** Opening GIVEN PASSAGE block **
Sunday, January 11, 2015

Freud, Freedom, and the Human Animal




Why teach psychoanalytic and psychodynamic theory? What do I want to accomplish in the semester ahead? How does Freud remain relevant?

Freud had two intellectual commitments I want to share with you. The first involves an appreciation of our animal nature.  The second is his vision of personal liberation mindful of the opportunities and boundaries of our existence as humans.  My goal is to clarify the fundamentals that remain relevant from the time Freud invented this subject matter to the present. 

Freud's first commitment was to our animal nature. We are mammals:  primates subject to the pains and pleasures, the needs and conflicts that come from a primate nature that informs our capacities and dispositions. As animals go, we live a very long life.  We have a long gestation, an extended infancy followed by a period of childhood vulnerability and a maturation that takes decades.  Finally, we have decline and death. This provides considerable time for a life to go well or poorly. 

Freud was especially fascinated by the relationships of infancy and childhood to adult personality.  He said that the child is the father to the man, and as Adam Phillips points out, showed that “Childhood...informed everything but predicted nothing.” I think this empirical claim is correct and goes a long way toward clarifying why the history of psychotherapy and the history of “good enough parenting” go hand in hand. Psychoanalytically informed culture has models of parenting and methods of therapy that speak to each other in similar terms.

Saying that childhood predicts nothing is not to say that childhood does not make adulthood understandable. I think it does.  Untying this knot will show a significant connection between our nature and our freedom.  Keep in mind, understanding and predicting are not the same. You can make sense to me even if I can't predict your actions. (What I can do is recognize whether your behavior seems in-character or not.) 

Freud's work involved coordinating human developmental biology with the requirements for membership in the human community. I'm less concerned with what Freud took the biological facts to be, we've learned some things since his time,  and more interested in how he used the idea of human developmental biology as an organizer and constraint on behavior. 

I want to say a bit more about nature, constraints, and freedom: Our forty-week gestation and slow development create the necessity for a stable social unit to protect the infant and young and shelter their immediate caretakers. Family, community, and culture follow as a necessity. "It takes a village". This will ensure our possible survival and provide the context for acquiring our various values, knowledge, and competencies, but also our conflicts, inhibitions, and vulnerabilities. Sex and aggression, hierarchy and power, the competition for love, mates, and resources become inevitable themes of social opportunity and regulation. Desire and regulation will necessarily conflict. The nuanced examination of conflict, personal and social, conscious and unconscious, is always on or near center stage in Freudian thought.
** Closing GIVEN PASSAGE block **
▸ USING THE INFORMATION
A. What two intellectual commitments of Freud does the post on Freud name?
B. Copy the post on Freud from "Why teach psychoanalytic" to "to the present.".
** Opening RECORDED INFORMATION block **
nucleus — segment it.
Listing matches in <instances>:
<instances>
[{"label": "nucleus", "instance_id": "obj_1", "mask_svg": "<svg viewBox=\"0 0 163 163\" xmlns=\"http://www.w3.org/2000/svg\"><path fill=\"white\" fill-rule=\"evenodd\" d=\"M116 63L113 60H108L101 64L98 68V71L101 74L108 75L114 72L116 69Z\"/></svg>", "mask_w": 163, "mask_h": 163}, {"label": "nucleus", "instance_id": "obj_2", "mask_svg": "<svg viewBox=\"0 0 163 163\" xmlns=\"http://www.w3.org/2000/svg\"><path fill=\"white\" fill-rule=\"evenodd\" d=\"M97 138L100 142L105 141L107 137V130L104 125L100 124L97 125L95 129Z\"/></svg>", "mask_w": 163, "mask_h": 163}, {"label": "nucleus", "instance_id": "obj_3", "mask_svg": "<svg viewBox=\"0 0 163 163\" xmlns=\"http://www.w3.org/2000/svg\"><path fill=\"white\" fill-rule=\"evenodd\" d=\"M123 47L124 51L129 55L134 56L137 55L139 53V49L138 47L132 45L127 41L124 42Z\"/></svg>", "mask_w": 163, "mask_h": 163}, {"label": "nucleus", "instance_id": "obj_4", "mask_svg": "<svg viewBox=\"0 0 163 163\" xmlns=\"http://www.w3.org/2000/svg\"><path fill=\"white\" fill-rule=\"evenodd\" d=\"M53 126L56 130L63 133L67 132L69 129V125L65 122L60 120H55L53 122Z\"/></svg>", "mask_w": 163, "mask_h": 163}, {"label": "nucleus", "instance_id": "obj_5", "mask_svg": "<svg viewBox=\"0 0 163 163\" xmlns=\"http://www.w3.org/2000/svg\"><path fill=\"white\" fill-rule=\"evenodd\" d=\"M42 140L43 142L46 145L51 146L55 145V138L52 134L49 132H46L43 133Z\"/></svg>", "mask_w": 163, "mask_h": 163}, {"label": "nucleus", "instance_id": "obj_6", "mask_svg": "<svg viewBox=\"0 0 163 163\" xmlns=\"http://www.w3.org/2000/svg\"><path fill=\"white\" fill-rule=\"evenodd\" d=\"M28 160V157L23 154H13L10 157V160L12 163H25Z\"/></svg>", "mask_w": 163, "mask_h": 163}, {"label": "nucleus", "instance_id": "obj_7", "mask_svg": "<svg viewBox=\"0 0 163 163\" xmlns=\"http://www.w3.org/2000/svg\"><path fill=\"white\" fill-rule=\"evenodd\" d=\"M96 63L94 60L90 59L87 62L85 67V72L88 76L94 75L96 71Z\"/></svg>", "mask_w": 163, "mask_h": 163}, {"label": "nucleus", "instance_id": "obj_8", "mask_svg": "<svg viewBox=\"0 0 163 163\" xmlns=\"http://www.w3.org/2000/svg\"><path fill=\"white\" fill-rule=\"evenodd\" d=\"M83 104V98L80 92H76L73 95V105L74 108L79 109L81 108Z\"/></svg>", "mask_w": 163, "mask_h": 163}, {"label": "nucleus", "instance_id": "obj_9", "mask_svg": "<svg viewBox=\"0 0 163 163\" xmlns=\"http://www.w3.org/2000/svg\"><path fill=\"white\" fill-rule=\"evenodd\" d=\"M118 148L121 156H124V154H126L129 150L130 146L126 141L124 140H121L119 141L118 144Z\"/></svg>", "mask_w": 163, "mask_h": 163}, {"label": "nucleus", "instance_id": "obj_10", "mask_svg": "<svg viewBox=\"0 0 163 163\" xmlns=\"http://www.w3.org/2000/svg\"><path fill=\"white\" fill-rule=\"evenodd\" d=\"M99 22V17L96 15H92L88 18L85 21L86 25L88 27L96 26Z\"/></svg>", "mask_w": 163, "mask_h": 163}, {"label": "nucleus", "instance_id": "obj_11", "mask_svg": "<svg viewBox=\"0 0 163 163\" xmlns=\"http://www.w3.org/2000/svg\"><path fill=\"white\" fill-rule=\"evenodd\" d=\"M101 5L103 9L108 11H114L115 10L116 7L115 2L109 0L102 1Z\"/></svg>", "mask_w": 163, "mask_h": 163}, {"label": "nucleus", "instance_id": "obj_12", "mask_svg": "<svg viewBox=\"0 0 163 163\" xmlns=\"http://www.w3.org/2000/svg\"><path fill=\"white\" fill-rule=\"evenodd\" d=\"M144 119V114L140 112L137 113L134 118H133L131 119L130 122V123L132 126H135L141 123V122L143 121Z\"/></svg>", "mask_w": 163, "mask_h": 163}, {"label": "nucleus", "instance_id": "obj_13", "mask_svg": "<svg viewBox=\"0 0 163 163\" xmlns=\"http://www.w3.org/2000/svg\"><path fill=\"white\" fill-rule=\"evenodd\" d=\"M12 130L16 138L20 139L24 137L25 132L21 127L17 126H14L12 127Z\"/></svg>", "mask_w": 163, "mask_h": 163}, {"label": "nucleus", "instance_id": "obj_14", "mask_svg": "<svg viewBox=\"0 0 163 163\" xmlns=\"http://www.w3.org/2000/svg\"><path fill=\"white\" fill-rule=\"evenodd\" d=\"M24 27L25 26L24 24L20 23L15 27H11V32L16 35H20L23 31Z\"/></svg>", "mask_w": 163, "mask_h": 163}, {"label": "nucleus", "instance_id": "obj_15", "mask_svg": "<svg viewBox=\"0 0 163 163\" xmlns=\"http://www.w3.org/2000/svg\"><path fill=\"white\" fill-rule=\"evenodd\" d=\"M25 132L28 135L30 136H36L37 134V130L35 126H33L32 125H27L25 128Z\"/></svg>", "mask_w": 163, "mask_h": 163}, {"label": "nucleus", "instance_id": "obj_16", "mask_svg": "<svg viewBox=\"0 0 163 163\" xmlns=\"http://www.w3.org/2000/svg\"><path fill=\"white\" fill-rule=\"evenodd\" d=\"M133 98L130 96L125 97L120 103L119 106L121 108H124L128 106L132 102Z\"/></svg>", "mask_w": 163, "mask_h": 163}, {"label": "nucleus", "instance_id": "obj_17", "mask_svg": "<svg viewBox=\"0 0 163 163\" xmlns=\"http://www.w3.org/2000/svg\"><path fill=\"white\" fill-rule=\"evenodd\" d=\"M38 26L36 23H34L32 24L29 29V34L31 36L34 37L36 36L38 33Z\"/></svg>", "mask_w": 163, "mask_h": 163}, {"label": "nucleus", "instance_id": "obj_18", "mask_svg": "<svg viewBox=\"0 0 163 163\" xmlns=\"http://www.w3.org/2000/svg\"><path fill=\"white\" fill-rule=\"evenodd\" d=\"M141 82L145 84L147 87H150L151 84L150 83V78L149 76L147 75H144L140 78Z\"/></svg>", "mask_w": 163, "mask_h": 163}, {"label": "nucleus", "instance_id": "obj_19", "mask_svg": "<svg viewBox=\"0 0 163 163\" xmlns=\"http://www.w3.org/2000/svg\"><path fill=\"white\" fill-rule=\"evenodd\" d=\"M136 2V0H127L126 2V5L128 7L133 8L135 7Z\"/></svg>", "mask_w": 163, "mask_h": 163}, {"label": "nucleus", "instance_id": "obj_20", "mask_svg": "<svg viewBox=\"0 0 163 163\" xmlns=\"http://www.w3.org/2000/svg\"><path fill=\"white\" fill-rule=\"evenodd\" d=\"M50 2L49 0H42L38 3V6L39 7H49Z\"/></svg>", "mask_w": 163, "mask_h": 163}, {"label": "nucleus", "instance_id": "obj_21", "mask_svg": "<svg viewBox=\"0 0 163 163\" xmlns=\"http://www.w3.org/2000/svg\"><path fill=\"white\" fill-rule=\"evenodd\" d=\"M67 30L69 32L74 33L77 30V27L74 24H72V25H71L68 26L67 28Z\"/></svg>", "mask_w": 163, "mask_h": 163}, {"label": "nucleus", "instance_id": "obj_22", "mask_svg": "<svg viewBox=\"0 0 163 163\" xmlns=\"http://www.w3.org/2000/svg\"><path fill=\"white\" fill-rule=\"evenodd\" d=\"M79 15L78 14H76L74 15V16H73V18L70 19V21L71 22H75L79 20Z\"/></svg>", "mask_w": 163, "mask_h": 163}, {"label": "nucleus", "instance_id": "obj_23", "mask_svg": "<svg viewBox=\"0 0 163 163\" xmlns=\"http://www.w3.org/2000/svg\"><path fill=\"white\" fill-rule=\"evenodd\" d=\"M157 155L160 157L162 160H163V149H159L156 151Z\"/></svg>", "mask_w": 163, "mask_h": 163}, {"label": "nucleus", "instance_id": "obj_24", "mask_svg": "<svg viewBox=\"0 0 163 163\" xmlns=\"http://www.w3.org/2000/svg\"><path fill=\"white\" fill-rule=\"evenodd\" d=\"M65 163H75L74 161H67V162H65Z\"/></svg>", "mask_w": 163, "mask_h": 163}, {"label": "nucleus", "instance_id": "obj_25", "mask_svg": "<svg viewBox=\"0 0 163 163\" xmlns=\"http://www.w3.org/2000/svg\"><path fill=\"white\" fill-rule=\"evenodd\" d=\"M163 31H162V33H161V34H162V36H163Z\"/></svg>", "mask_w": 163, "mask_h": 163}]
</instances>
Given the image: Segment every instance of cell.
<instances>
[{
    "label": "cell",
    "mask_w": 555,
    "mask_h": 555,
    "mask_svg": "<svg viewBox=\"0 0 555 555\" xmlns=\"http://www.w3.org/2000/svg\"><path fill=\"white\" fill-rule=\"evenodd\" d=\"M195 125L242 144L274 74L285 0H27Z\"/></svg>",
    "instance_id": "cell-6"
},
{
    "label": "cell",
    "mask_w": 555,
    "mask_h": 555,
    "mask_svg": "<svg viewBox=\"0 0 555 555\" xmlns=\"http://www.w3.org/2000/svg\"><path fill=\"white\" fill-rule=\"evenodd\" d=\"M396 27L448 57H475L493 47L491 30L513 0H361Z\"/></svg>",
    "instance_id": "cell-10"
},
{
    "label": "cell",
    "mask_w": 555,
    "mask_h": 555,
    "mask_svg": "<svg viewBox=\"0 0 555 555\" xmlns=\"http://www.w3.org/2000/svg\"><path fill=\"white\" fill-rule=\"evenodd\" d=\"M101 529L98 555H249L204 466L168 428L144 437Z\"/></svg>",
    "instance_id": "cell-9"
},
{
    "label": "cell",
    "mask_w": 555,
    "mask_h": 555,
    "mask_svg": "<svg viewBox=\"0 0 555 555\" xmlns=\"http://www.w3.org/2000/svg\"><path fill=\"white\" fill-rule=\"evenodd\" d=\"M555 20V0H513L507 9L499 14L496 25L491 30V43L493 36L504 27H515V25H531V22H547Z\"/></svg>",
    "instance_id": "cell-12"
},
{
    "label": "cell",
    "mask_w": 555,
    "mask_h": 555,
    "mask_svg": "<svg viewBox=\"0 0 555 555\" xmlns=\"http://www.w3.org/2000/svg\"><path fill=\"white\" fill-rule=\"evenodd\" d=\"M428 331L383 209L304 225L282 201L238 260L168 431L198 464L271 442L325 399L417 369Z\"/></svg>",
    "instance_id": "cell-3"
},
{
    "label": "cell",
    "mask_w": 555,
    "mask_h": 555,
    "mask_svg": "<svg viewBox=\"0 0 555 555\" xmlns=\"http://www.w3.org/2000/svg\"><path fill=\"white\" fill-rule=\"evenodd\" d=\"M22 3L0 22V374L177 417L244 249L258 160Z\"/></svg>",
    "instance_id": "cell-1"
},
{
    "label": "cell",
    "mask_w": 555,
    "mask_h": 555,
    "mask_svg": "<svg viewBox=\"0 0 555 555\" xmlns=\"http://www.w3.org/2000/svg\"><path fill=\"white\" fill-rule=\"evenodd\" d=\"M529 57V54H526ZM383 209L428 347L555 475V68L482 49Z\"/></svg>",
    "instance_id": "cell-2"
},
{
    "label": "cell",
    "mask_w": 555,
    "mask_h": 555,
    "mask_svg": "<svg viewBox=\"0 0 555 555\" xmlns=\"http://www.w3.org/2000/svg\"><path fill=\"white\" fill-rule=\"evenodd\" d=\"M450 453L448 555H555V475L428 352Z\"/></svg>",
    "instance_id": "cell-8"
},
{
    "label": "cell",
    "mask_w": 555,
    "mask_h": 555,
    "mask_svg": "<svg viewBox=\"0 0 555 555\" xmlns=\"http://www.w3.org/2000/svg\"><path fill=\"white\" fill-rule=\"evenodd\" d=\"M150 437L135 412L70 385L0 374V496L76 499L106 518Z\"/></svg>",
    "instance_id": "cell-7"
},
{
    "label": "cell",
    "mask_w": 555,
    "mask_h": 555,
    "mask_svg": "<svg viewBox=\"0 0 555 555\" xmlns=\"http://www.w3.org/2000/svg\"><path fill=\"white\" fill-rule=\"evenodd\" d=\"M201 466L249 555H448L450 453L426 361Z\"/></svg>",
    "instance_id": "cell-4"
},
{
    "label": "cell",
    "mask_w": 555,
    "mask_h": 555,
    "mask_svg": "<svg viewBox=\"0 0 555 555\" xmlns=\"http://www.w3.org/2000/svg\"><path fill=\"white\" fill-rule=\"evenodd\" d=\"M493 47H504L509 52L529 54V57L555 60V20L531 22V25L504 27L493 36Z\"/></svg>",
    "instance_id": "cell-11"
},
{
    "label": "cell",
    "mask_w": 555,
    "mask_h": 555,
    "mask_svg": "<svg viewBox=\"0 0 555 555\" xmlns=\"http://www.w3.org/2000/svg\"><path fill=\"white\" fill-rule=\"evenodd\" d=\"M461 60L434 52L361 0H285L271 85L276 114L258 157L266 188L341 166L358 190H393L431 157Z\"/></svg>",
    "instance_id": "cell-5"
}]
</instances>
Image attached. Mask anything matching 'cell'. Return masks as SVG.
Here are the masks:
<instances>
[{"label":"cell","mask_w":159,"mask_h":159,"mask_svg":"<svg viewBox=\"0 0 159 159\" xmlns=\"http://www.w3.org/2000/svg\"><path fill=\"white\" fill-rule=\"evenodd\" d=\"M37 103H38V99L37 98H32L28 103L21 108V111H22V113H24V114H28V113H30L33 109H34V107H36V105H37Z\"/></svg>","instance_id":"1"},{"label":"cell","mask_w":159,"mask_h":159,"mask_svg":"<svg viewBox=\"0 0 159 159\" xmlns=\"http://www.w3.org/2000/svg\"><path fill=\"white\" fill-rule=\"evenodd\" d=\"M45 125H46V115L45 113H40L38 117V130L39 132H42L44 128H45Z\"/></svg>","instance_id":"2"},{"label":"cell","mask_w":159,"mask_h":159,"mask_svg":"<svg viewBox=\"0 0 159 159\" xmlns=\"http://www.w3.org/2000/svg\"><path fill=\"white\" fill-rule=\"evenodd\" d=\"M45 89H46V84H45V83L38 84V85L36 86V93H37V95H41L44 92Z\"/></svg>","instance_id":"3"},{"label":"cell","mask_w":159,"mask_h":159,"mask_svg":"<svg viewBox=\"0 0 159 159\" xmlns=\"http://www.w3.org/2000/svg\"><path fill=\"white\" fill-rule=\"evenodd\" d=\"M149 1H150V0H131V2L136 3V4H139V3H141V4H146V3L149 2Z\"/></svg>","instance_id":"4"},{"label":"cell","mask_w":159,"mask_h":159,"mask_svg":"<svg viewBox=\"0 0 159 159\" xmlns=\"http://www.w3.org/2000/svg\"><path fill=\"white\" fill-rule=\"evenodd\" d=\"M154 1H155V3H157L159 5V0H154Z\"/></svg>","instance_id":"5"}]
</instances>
** Closing RECORDED INFORMATION block **
▸ PER-TASK ANSWERS
A. An appreciation of our animal nature and a vision of personal liberation mindful of the opportunities and boundaries of our existence as humans.

B.
Why teach psychoanalytic and psychodynamic theory? What do I want to accomplish in the semester ahead? How does Freud remain relevant?

Freud had two intellectual commitments I want to share with you. The first involves an appreciation of our animal nature.  The second is his vision of personal liberation mindful of the opportunities and boundaries of our existence as humans.  My goal is to clarify the fundamentals that remain relevant from the time Freud invented this subject matter to the present.